══ Bagian Dokumen

Refleksi HUT Kemerdekaan RI ke 73, Sudah merdeka Kah Kita Sesungguhnya?

Oleh:

Bacaan Lainnya

Naranto Makan Malay,S.Pd,M.Hum.
Staf Dosen Prodi Pend.Bahasa dan Sasta Indonesia FKIP Undana

Besok 17 Agustus, Sudah tidak terasa sudah 73 tahun Republik Indonesia Merdeka. Berbagai kegiatan, seremonial, refleksi dan Introsepsi sudah pasti dilakukan oleh semua pihak untuk merayakan HUT RI ke- 73 tahun ini. Tentunya pemerintah berharap untuk mengajak seluruh lapisan masyarakat untuk bersama-sama mendukung tercapainya harapan dari Bhineka Tunggal Ika tetap jaya. Ada beberapa pertanyaan terkait refleksi HUT RI ke 73 kali ini, sudah merdeka kah kita sesungguhnya?.
Dengan semangat proklamasi 17 Agustus 1945, kita bekerja keras untuk kemajuan bersama. Semangat proklamasi 17 Agustus 1945 merupakan hasil perjuangan oleh para pejuang kita pada saat itu. Bagaimana dengan saat ini?, apakah saat ini semangat proklamasi 17 Agustus 1945 masih berlaku bagi seluruh masyarakat Indonesia sekarang?. Berdasarkan fakta dan kenyataan yang ada saat ini sepertinya semangat memang masih tertanam di dalam hati sanubari sebagian besar masyarakat kita, namun perlu juga digaris bawahi bahwa ada sebagian masyarakat kita belum bisa untuk menikmati arti kemerdekaan saat ini. Sebagai contoh nyata masalah TKI, baik yang legal dan illegal sampai saat ini menjadi focus perbincangan karena mereka menjadi mangsa di tempat mereka bekerja dan belum bisa terselesaikan dengan berasaskan keadilan. Penyiksaan dan pemberian upah yang tidak sebanding dengan pekerjaan mereka kerap kali terjadi.
Tidak Hanya itu, lemahnya hukum dan perhatian yang kurang terhadap pembelaan masyarakat bawah khususnya bagi mereka yang berjuang untuk maju (memperoleh haknya berupa kesehatan, pendidikan, dan pemerataan belum sepenuhnya diraih dengan adil dan merata) Gelap gulita di perdesaan dan perkampungan di pedalaman masih saja terjadi khususnya (di pedalaman-pedalaman negeri ini). Masih banyaknya masyarakat yang menjerit memohon uluran tangan belum juga sampai, pada hal mereka sangat membutuhnnya saat ini. Pengemis jalanan semakin tahun semakin bertambah, tingkat kriminalitas semakin meningkat dan ranah hukum semakin hari semakin melonjak tinggi untuk dilanggar. Korupsi semakin merajalela dan saat ini menyerang hampir ke semua sektor. Konflik sudah sangat bosan kita saksikan. Baik secara langsung atau tidak langsung. Norma atau aturan dan sopan santun sudah sangat jarang dijumpai, tingkat kemiskinan dan pengangguran cukup meningkat. kehidupan sehari-hari, sebagian rakyat justru semakin merasakan bahwa hidup dan mencari nafkah di negeri ini teramat sulit.

════
══ Catatan Data

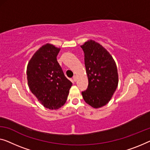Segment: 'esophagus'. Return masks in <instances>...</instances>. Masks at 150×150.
<instances>
[{
  "label": "esophagus",
  "mask_w": 150,
  "mask_h": 150,
  "mask_svg": "<svg viewBox=\"0 0 150 150\" xmlns=\"http://www.w3.org/2000/svg\"><path fill=\"white\" fill-rule=\"evenodd\" d=\"M73 81L75 82L76 81H77V77H76V76H74L73 78Z\"/></svg>",
  "instance_id": "esophagus-1"
}]
</instances>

════

» Tugas Anda
1: Menurut tulisan refleksi HUT RI ke-73, perlakuan apa yang kerap kali dialami TKI?
2: Sebutkan semua hak masyarakat bawah yang dalam tulisan refleksi HUT RI ke-73 disebut belum sepenuhnya diraih dengan adil dan merata.

» Jawaban Tiap Tugas
1: Penyiksaan dan pemberian upah yang tidak sebanding dengan pekerjaan mereka.

2: Kesehatan, pendidikan, dan pemerataan.